Correlation Between Chuangs China and DEXUS
Can any of the company-specific risk be diversified away by investing in both Chuangs China and DEXUS at the same time? Although using a correlation coefficient on its own may not help to predict future stock returns, this module helps to understand the diversifiable risk of combining Chuangs China and DEXUS into the same portfolio, which is an essential part of the fundamental portfolio management process.
By analyzing existing cross correlation between Chuangs China Investments and DEXUS, you can compare the effects of market volatilities on Chuangs China and DEXUS and check how they will diversify away market risk if combined in the same portfolio for a given time horizon. You can also utilize pair trading strategies of matching a long position in Chuangs China with a short position of DEXUS. Check out your portfolio center. Please also check ongoing floating volatility patterns of Chuangs China and DEXUS.
Diversification Opportunities for Chuangs China and DEXUS
0.16 | Correlation Coefficient |
Average diversification
The 3 months correlation between Chuangs and DEXUS is 0.16. Overlapping area represents the amount of risk that can be diversified away by holding Chuangs China Investments and DEXUS in the same portfolio, assuming nothing else is changed. The correlation between historical prices or returns on DEXUS and Chuangs China is a relative statistical measure of the degree to which these equity instruments tend to move together. The correlation coefficient measures the extent to which returns on Chuangs China Investments are associated (or correlated) with DEXUS. Values of the correlation coefficient range from -1 to +1, where. The correlation of zero (0) is possible when the price movement of DEXUS has no effect on the direction of Chuangs China i.e., Chuangs China and DEXUS go up and down completely randomly.
Pair Corralation between Chuangs China and DEXUS
Assuming the 90 days horizon Chuangs China is expected to generate 3.3 times less return on investment than DEXUS. In addition to that, Chuangs China is 2.99 times more volatile than DEXUS. It trades about 0.0 of its total potential returns per unit of risk. DEXUS is currently generating about 0.02 per unit of volatility. If you would invest 375.00 in DEXUS on October 4, 2024 and sell it today you would earn a total of 31.00 from holding DEXUS or generate 8.27% return on investment over 90 days.

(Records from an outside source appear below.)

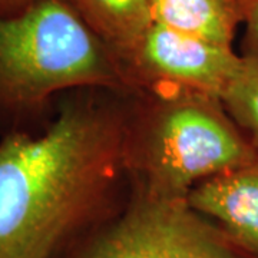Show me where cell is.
Masks as SVG:
<instances>
[{"label":"cell","mask_w":258,"mask_h":258,"mask_svg":"<svg viewBox=\"0 0 258 258\" xmlns=\"http://www.w3.org/2000/svg\"><path fill=\"white\" fill-rule=\"evenodd\" d=\"M72 91L37 132L0 141V258H52L129 172L132 113Z\"/></svg>","instance_id":"cell-1"},{"label":"cell","mask_w":258,"mask_h":258,"mask_svg":"<svg viewBox=\"0 0 258 258\" xmlns=\"http://www.w3.org/2000/svg\"><path fill=\"white\" fill-rule=\"evenodd\" d=\"M134 92L123 64L69 0L0 16V135L46 126L52 102L81 89Z\"/></svg>","instance_id":"cell-2"},{"label":"cell","mask_w":258,"mask_h":258,"mask_svg":"<svg viewBox=\"0 0 258 258\" xmlns=\"http://www.w3.org/2000/svg\"><path fill=\"white\" fill-rule=\"evenodd\" d=\"M232 47L154 23L125 64L135 91H184L221 101L240 64Z\"/></svg>","instance_id":"cell-5"},{"label":"cell","mask_w":258,"mask_h":258,"mask_svg":"<svg viewBox=\"0 0 258 258\" xmlns=\"http://www.w3.org/2000/svg\"><path fill=\"white\" fill-rule=\"evenodd\" d=\"M36 0H0V16L12 18L23 13L29 9Z\"/></svg>","instance_id":"cell-11"},{"label":"cell","mask_w":258,"mask_h":258,"mask_svg":"<svg viewBox=\"0 0 258 258\" xmlns=\"http://www.w3.org/2000/svg\"><path fill=\"white\" fill-rule=\"evenodd\" d=\"M237 72L222 93L221 102L232 120L258 151V43L245 40Z\"/></svg>","instance_id":"cell-9"},{"label":"cell","mask_w":258,"mask_h":258,"mask_svg":"<svg viewBox=\"0 0 258 258\" xmlns=\"http://www.w3.org/2000/svg\"><path fill=\"white\" fill-rule=\"evenodd\" d=\"M52 258H258L186 200L137 189L128 208L92 238L71 241Z\"/></svg>","instance_id":"cell-4"},{"label":"cell","mask_w":258,"mask_h":258,"mask_svg":"<svg viewBox=\"0 0 258 258\" xmlns=\"http://www.w3.org/2000/svg\"><path fill=\"white\" fill-rule=\"evenodd\" d=\"M152 16L154 23L225 47L244 23L240 0H152Z\"/></svg>","instance_id":"cell-7"},{"label":"cell","mask_w":258,"mask_h":258,"mask_svg":"<svg viewBox=\"0 0 258 258\" xmlns=\"http://www.w3.org/2000/svg\"><path fill=\"white\" fill-rule=\"evenodd\" d=\"M257 158L220 99L151 92L145 108L132 113L129 172L137 189L151 195L186 200L198 184Z\"/></svg>","instance_id":"cell-3"},{"label":"cell","mask_w":258,"mask_h":258,"mask_svg":"<svg viewBox=\"0 0 258 258\" xmlns=\"http://www.w3.org/2000/svg\"><path fill=\"white\" fill-rule=\"evenodd\" d=\"M186 201L194 211L258 257V158L198 184Z\"/></svg>","instance_id":"cell-6"},{"label":"cell","mask_w":258,"mask_h":258,"mask_svg":"<svg viewBox=\"0 0 258 258\" xmlns=\"http://www.w3.org/2000/svg\"><path fill=\"white\" fill-rule=\"evenodd\" d=\"M247 26V39L258 43V0H240Z\"/></svg>","instance_id":"cell-10"},{"label":"cell","mask_w":258,"mask_h":258,"mask_svg":"<svg viewBox=\"0 0 258 258\" xmlns=\"http://www.w3.org/2000/svg\"><path fill=\"white\" fill-rule=\"evenodd\" d=\"M69 3L123 68L154 25L152 0H69Z\"/></svg>","instance_id":"cell-8"}]
</instances>
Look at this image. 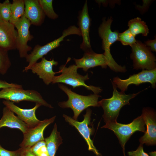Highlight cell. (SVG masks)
I'll use <instances>...</instances> for the list:
<instances>
[{"mask_svg": "<svg viewBox=\"0 0 156 156\" xmlns=\"http://www.w3.org/2000/svg\"><path fill=\"white\" fill-rule=\"evenodd\" d=\"M78 25L82 37L80 48L85 52L92 51L90 37V19L88 12L87 2L86 0L82 10L79 13Z\"/></svg>", "mask_w": 156, "mask_h": 156, "instance_id": "5bb4252c", "label": "cell"}, {"mask_svg": "<svg viewBox=\"0 0 156 156\" xmlns=\"http://www.w3.org/2000/svg\"><path fill=\"white\" fill-rule=\"evenodd\" d=\"M36 156H48L46 142L44 140L40 141L30 148Z\"/></svg>", "mask_w": 156, "mask_h": 156, "instance_id": "83f0119b", "label": "cell"}, {"mask_svg": "<svg viewBox=\"0 0 156 156\" xmlns=\"http://www.w3.org/2000/svg\"></svg>", "mask_w": 156, "mask_h": 156, "instance_id": "d590c367", "label": "cell"}, {"mask_svg": "<svg viewBox=\"0 0 156 156\" xmlns=\"http://www.w3.org/2000/svg\"><path fill=\"white\" fill-rule=\"evenodd\" d=\"M75 65L78 68H82L85 72L90 68L97 66H101L105 68L109 66L108 62L103 54L95 53L92 50L85 52L80 59L74 58Z\"/></svg>", "mask_w": 156, "mask_h": 156, "instance_id": "2e32d148", "label": "cell"}, {"mask_svg": "<svg viewBox=\"0 0 156 156\" xmlns=\"http://www.w3.org/2000/svg\"><path fill=\"white\" fill-rule=\"evenodd\" d=\"M145 43L146 46L149 47V48L151 51L156 52V38L153 40H148L146 41Z\"/></svg>", "mask_w": 156, "mask_h": 156, "instance_id": "d6a6232c", "label": "cell"}, {"mask_svg": "<svg viewBox=\"0 0 156 156\" xmlns=\"http://www.w3.org/2000/svg\"><path fill=\"white\" fill-rule=\"evenodd\" d=\"M131 47L130 56L134 69L152 70L156 68L155 57L148 47L138 40Z\"/></svg>", "mask_w": 156, "mask_h": 156, "instance_id": "52a82bcc", "label": "cell"}, {"mask_svg": "<svg viewBox=\"0 0 156 156\" xmlns=\"http://www.w3.org/2000/svg\"><path fill=\"white\" fill-rule=\"evenodd\" d=\"M118 40L120 41L124 45H128L131 47L137 41L135 38V36L129 29L122 33H119Z\"/></svg>", "mask_w": 156, "mask_h": 156, "instance_id": "4316f807", "label": "cell"}, {"mask_svg": "<svg viewBox=\"0 0 156 156\" xmlns=\"http://www.w3.org/2000/svg\"><path fill=\"white\" fill-rule=\"evenodd\" d=\"M58 62L53 59L50 60H47L44 57L41 59V61L35 63L29 68L32 72L36 74L42 79L47 85L52 82L56 74L59 73L54 72L53 70V66H57Z\"/></svg>", "mask_w": 156, "mask_h": 156, "instance_id": "e0dca14e", "label": "cell"}, {"mask_svg": "<svg viewBox=\"0 0 156 156\" xmlns=\"http://www.w3.org/2000/svg\"><path fill=\"white\" fill-rule=\"evenodd\" d=\"M111 17L106 20L104 19L99 28V34L102 39V48L104 50L103 54L109 63L108 66L112 70L116 72L125 73L127 71L125 66L118 64L113 58L110 51L111 45L118 40L119 33L117 31H112L111 26L112 21Z\"/></svg>", "mask_w": 156, "mask_h": 156, "instance_id": "3957f363", "label": "cell"}, {"mask_svg": "<svg viewBox=\"0 0 156 156\" xmlns=\"http://www.w3.org/2000/svg\"><path fill=\"white\" fill-rule=\"evenodd\" d=\"M128 25V29L135 36L139 34L146 36L149 33V29L146 23L139 17L130 20Z\"/></svg>", "mask_w": 156, "mask_h": 156, "instance_id": "7402d4cb", "label": "cell"}, {"mask_svg": "<svg viewBox=\"0 0 156 156\" xmlns=\"http://www.w3.org/2000/svg\"><path fill=\"white\" fill-rule=\"evenodd\" d=\"M14 113L5 106L3 110V115L0 119V129L5 127L20 130L25 133L30 127Z\"/></svg>", "mask_w": 156, "mask_h": 156, "instance_id": "ffe728a7", "label": "cell"}, {"mask_svg": "<svg viewBox=\"0 0 156 156\" xmlns=\"http://www.w3.org/2000/svg\"><path fill=\"white\" fill-rule=\"evenodd\" d=\"M112 81L121 91L125 92L128 86L131 84L138 86L142 83H149L154 89L156 85V68L152 70H143L136 74L130 75L129 78L121 79L118 77L113 78Z\"/></svg>", "mask_w": 156, "mask_h": 156, "instance_id": "9c48e42d", "label": "cell"}, {"mask_svg": "<svg viewBox=\"0 0 156 156\" xmlns=\"http://www.w3.org/2000/svg\"><path fill=\"white\" fill-rule=\"evenodd\" d=\"M19 149L14 151L8 150L3 148L0 144V156H18Z\"/></svg>", "mask_w": 156, "mask_h": 156, "instance_id": "f546056e", "label": "cell"}, {"mask_svg": "<svg viewBox=\"0 0 156 156\" xmlns=\"http://www.w3.org/2000/svg\"><path fill=\"white\" fill-rule=\"evenodd\" d=\"M55 116L49 119L41 121L36 126L29 128L24 135L23 140L20 145L21 148H30L38 142L44 140L43 133L45 128L53 123L55 118Z\"/></svg>", "mask_w": 156, "mask_h": 156, "instance_id": "4fadbf2b", "label": "cell"}, {"mask_svg": "<svg viewBox=\"0 0 156 156\" xmlns=\"http://www.w3.org/2000/svg\"><path fill=\"white\" fill-rule=\"evenodd\" d=\"M24 16L31 25L40 26L43 22L45 16L38 0H24Z\"/></svg>", "mask_w": 156, "mask_h": 156, "instance_id": "d6986e66", "label": "cell"}, {"mask_svg": "<svg viewBox=\"0 0 156 156\" xmlns=\"http://www.w3.org/2000/svg\"><path fill=\"white\" fill-rule=\"evenodd\" d=\"M31 25L30 21L24 15L14 24L17 32L16 49L21 58H25L28 52L32 49V47L27 44L28 42L34 38L29 30Z\"/></svg>", "mask_w": 156, "mask_h": 156, "instance_id": "8fae6325", "label": "cell"}, {"mask_svg": "<svg viewBox=\"0 0 156 156\" xmlns=\"http://www.w3.org/2000/svg\"><path fill=\"white\" fill-rule=\"evenodd\" d=\"M3 103L13 112L17 115V116L27 124L30 128L34 127L41 121L38 119L35 115L37 109L42 105L36 103L35 106L30 109H23L15 105L12 102L4 100Z\"/></svg>", "mask_w": 156, "mask_h": 156, "instance_id": "ac0fdd59", "label": "cell"}, {"mask_svg": "<svg viewBox=\"0 0 156 156\" xmlns=\"http://www.w3.org/2000/svg\"><path fill=\"white\" fill-rule=\"evenodd\" d=\"M11 65L8 51L0 48V74H6Z\"/></svg>", "mask_w": 156, "mask_h": 156, "instance_id": "d4e9b609", "label": "cell"}, {"mask_svg": "<svg viewBox=\"0 0 156 156\" xmlns=\"http://www.w3.org/2000/svg\"><path fill=\"white\" fill-rule=\"evenodd\" d=\"M146 127L144 135L139 140L140 144L147 146L156 144V116L155 111L148 107L144 108L141 115Z\"/></svg>", "mask_w": 156, "mask_h": 156, "instance_id": "7c38bea8", "label": "cell"}, {"mask_svg": "<svg viewBox=\"0 0 156 156\" xmlns=\"http://www.w3.org/2000/svg\"><path fill=\"white\" fill-rule=\"evenodd\" d=\"M19 151L18 156H36L31 151L30 148H19Z\"/></svg>", "mask_w": 156, "mask_h": 156, "instance_id": "1f68e13d", "label": "cell"}, {"mask_svg": "<svg viewBox=\"0 0 156 156\" xmlns=\"http://www.w3.org/2000/svg\"><path fill=\"white\" fill-rule=\"evenodd\" d=\"M11 3L9 0L0 3V19L9 22L11 16Z\"/></svg>", "mask_w": 156, "mask_h": 156, "instance_id": "484cf974", "label": "cell"}, {"mask_svg": "<svg viewBox=\"0 0 156 156\" xmlns=\"http://www.w3.org/2000/svg\"><path fill=\"white\" fill-rule=\"evenodd\" d=\"M78 67L75 64L66 67L65 65H62L59 67V73L61 74L55 76L52 83H63L71 86L73 88L83 86L89 90L92 91L94 94H97L102 92V90L99 87L88 85L85 81L89 79L88 74L83 76L77 72Z\"/></svg>", "mask_w": 156, "mask_h": 156, "instance_id": "277c9868", "label": "cell"}, {"mask_svg": "<svg viewBox=\"0 0 156 156\" xmlns=\"http://www.w3.org/2000/svg\"><path fill=\"white\" fill-rule=\"evenodd\" d=\"M111 81L113 89L112 97L103 99L98 102L99 106H101L103 110V117L106 123L116 122L122 107L125 105H129V101L142 92L127 94L125 92L118 91L116 85L112 80Z\"/></svg>", "mask_w": 156, "mask_h": 156, "instance_id": "6da1fadb", "label": "cell"}, {"mask_svg": "<svg viewBox=\"0 0 156 156\" xmlns=\"http://www.w3.org/2000/svg\"><path fill=\"white\" fill-rule=\"evenodd\" d=\"M38 1L45 15L53 20L58 18V15L55 12L53 7V0H38Z\"/></svg>", "mask_w": 156, "mask_h": 156, "instance_id": "cb8c5ba5", "label": "cell"}, {"mask_svg": "<svg viewBox=\"0 0 156 156\" xmlns=\"http://www.w3.org/2000/svg\"><path fill=\"white\" fill-rule=\"evenodd\" d=\"M14 25L0 19V48L8 51L16 49L17 30Z\"/></svg>", "mask_w": 156, "mask_h": 156, "instance_id": "9a60e30c", "label": "cell"}, {"mask_svg": "<svg viewBox=\"0 0 156 156\" xmlns=\"http://www.w3.org/2000/svg\"><path fill=\"white\" fill-rule=\"evenodd\" d=\"M91 114L90 109H87L86 114L83 115V120L81 122L66 115L63 114V116L66 121L75 127L85 139L88 146V150L92 151L96 156H102L94 146L93 142L91 139V135L94 131L93 127L90 126Z\"/></svg>", "mask_w": 156, "mask_h": 156, "instance_id": "30bf717a", "label": "cell"}, {"mask_svg": "<svg viewBox=\"0 0 156 156\" xmlns=\"http://www.w3.org/2000/svg\"><path fill=\"white\" fill-rule=\"evenodd\" d=\"M46 142L48 156H55L59 146L62 143V139L60 133L57 130L56 123L50 135L44 139Z\"/></svg>", "mask_w": 156, "mask_h": 156, "instance_id": "44dd1931", "label": "cell"}, {"mask_svg": "<svg viewBox=\"0 0 156 156\" xmlns=\"http://www.w3.org/2000/svg\"><path fill=\"white\" fill-rule=\"evenodd\" d=\"M4 99L12 102L23 101H29L40 104L50 108L51 105L47 103L37 91L33 90H24L22 88H8L0 90V99Z\"/></svg>", "mask_w": 156, "mask_h": 156, "instance_id": "ba28073f", "label": "cell"}, {"mask_svg": "<svg viewBox=\"0 0 156 156\" xmlns=\"http://www.w3.org/2000/svg\"><path fill=\"white\" fill-rule=\"evenodd\" d=\"M24 0H13L11 3V14L9 22L14 25L24 15Z\"/></svg>", "mask_w": 156, "mask_h": 156, "instance_id": "603a6c76", "label": "cell"}, {"mask_svg": "<svg viewBox=\"0 0 156 156\" xmlns=\"http://www.w3.org/2000/svg\"><path fill=\"white\" fill-rule=\"evenodd\" d=\"M145 123L142 115L134 119L131 123L124 124L117 122L106 123L101 128H106L112 131L116 136L122 149L124 156L125 145L133 134L137 131L145 133Z\"/></svg>", "mask_w": 156, "mask_h": 156, "instance_id": "5b68a950", "label": "cell"}, {"mask_svg": "<svg viewBox=\"0 0 156 156\" xmlns=\"http://www.w3.org/2000/svg\"><path fill=\"white\" fill-rule=\"evenodd\" d=\"M59 87L67 95L68 100L60 102L59 105L62 108H71L74 113L73 119L77 120L81 113L89 107H99L98 94H90L88 96L80 95L72 91L62 84H59Z\"/></svg>", "mask_w": 156, "mask_h": 156, "instance_id": "7a4b0ae2", "label": "cell"}, {"mask_svg": "<svg viewBox=\"0 0 156 156\" xmlns=\"http://www.w3.org/2000/svg\"><path fill=\"white\" fill-rule=\"evenodd\" d=\"M149 154L150 156H156V152L155 151H152L150 152Z\"/></svg>", "mask_w": 156, "mask_h": 156, "instance_id": "e575fe53", "label": "cell"}, {"mask_svg": "<svg viewBox=\"0 0 156 156\" xmlns=\"http://www.w3.org/2000/svg\"><path fill=\"white\" fill-rule=\"evenodd\" d=\"M11 87L22 88L21 85L12 83H9L5 81L0 79V89Z\"/></svg>", "mask_w": 156, "mask_h": 156, "instance_id": "4dcf8cb0", "label": "cell"}, {"mask_svg": "<svg viewBox=\"0 0 156 156\" xmlns=\"http://www.w3.org/2000/svg\"><path fill=\"white\" fill-rule=\"evenodd\" d=\"M75 34L81 36V34L78 28L72 25L64 29L62 35L59 38L43 46L37 44L35 46L30 53L28 54L26 57V62H28V65L25 67L23 72H27L30 67L37 62L40 59L42 58L44 55L49 52L58 47L60 42L64 40L66 37L70 35Z\"/></svg>", "mask_w": 156, "mask_h": 156, "instance_id": "8992f818", "label": "cell"}, {"mask_svg": "<svg viewBox=\"0 0 156 156\" xmlns=\"http://www.w3.org/2000/svg\"><path fill=\"white\" fill-rule=\"evenodd\" d=\"M150 1L149 0H144L143 1V2H144V3L141 7L138 6L139 7H138V9H143V8H146V6H147V5H148V4L149 3V2H150Z\"/></svg>", "mask_w": 156, "mask_h": 156, "instance_id": "836d02e7", "label": "cell"}, {"mask_svg": "<svg viewBox=\"0 0 156 156\" xmlns=\"http://www.w3.org/2000/svg\"><path fill=\"white\" fill-rule=\"evenodd\" d=\"M128 155L129 156H149L144 151L143 145L141 144L135 151H129Z\"/></svg>", "mask_w": 156, "mask_h": 156, "instance_id": "f1b7e54d", "label": "cell"}]
</instances>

Time Period | 3 Months [change] |
Direction | Moves Together |
Strength | Insignificant |
Accuracy | 100.0% |
Values | Daily Returns |
Chuangs China Investments vs. DEXUS
Performance |
Timeline |
Chuangs China Investments |
DEXUS |
Chuangs China and DEXUS Volatility Contrast
Predicted Return Density |
Returns |
Pair Trading with Chuangs China and DEXUS
The main advantage of trading using opposite Chuangs China and DEXUS positions is that it hedges away some unsystematic risk. Because of two separate transactions, even if Chuangs China position performs unexpectedly, DEXUS can make up some of the losses. Pair trading also minimizes risk from directional movements in the market. For example, if an entire industry or sector drops because of unexpected headlines, the short position in DEXUS will offset losses from the drop in DEXUS's long position.Chuangs China vs. AEON STORES | Chuangs China vs. BJs Wholesale Club | Chuangs China vs. Magic Software Enterprises | Chuangs China vs. ASURE SOFTWARE |
DEXUS vs. KAUFMAN ET BROAD | DEXUS vs. Gaztransport Technigaz SA | DEXUS vs. Entravision Communications | DEXUS vs. Cogent Communications Holdings |
Check out your portfolio center.Note that this page's information should be used as a complementary analysis to find the right mix of equity instruments to add to your existing portfolios or create a brand new portfolio. You can also try the Pattern Recognition module to use different Pattern Recognition models to time the market across multiple global exchanges.